*EXERCISE MATERIALS:*

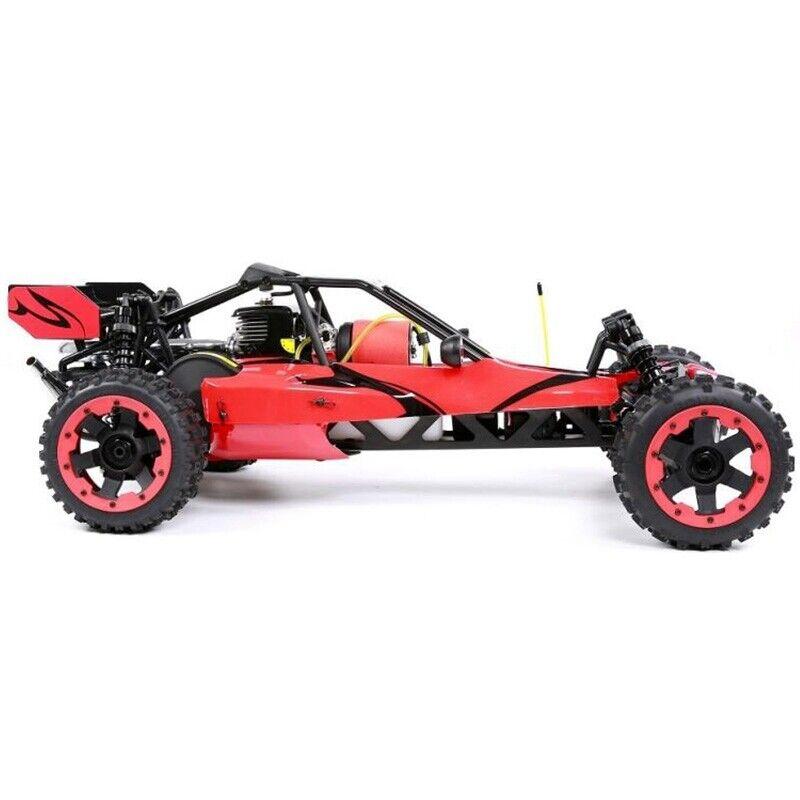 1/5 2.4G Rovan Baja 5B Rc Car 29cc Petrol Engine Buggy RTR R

--

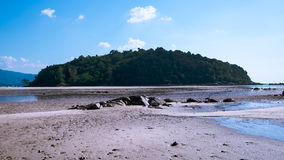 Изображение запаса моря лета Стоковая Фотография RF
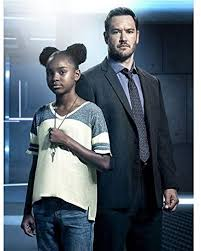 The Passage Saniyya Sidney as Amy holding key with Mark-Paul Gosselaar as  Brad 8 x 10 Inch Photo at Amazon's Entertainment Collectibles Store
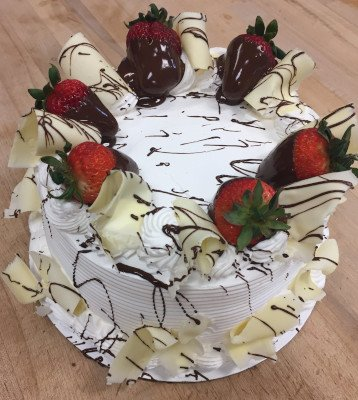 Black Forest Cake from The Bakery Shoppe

==

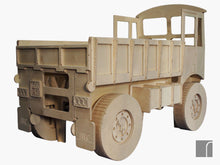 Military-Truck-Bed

*WHAT TO WORK ON:* Using the material above, transcribe exactly the lines from the one holding "The Passage Saniyya" to the one holding "Black Forest Cake from The Bakery Shoppe", both ends kept. Do not carry over any pictures.

*ANSWER TO THE PROBLEM:*
 The Passage Saniyya Sidney as Amy holding key with Mark-Paul Gosselaar as  Brad 8 x 10 Inch Photo at Amazon's Entertainment Collectibles Store
 Black Forest Cake from The Bakery Shoppe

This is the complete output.